Right now, most dive employees are living off their pension contributions, which government allowed everyone to withdrawal. At some point this is going to end, and the dive sector for the most part will implode. The residents and locals have been quite good at supporting the dive ops, but in a recent CITA meeting, the question was asked, how much of your annual revenue are you bringing in now? Most answered less than 5%. That's obviously not sustainable. Work permits are not getting renewed, and many dive employees are forced to leave the island. There are companies who have let 80-90% of their staff go. If the borders were to open tomorrow, they'd take months to get back up to speed, just in recruiting new staff.
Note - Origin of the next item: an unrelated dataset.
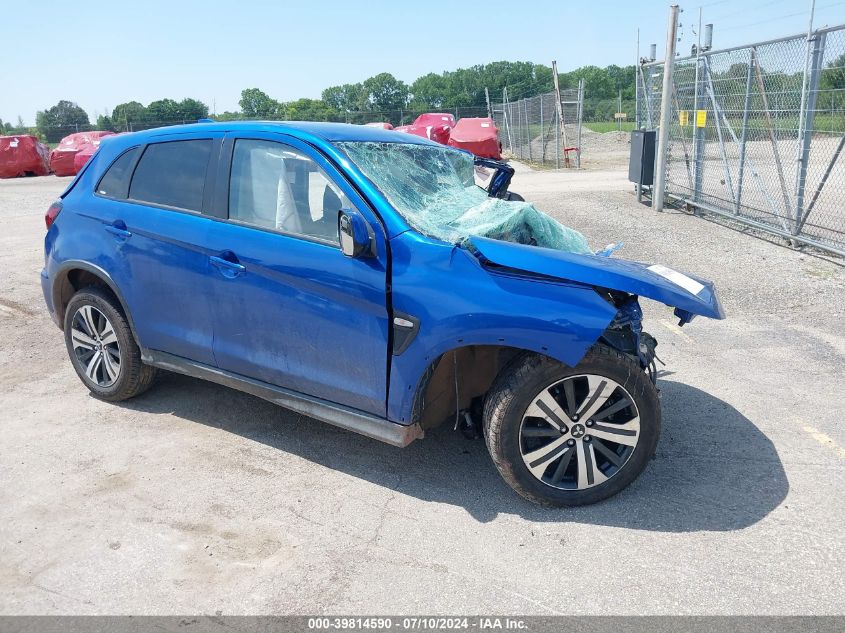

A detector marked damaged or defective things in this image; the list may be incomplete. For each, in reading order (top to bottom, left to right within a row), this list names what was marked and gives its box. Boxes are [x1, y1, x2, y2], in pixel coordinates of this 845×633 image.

shattered windshield [332, 141, 592, 254]
damaged blue suv [42, 122, 724, 504]
crumpled hood [468, 235, 724, 318]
The Cayman Islands Government has sort of backed us into a corner. We are now COVID free, so well done. However if we open our borders, we will no longer be COVID free. If we remain shut, our economy will slowly grind back to the 1960's. I believe our only hope is some sort of rapid testing, but I'm not optimistic on that either. Think of how long the Saturday queues are (were) at the airport just for customs. Add a medical test onto that, it will be madness.
It seems from chatting around, there's about 5-6 dive ops on the island still running the odd trips. There are other dive ops who I see on FB posting they are out and about, but this is mostly the owners exercising the boats and doing some social media. I haven't seen them have actual customers aboard. The rest have literally shut the doors.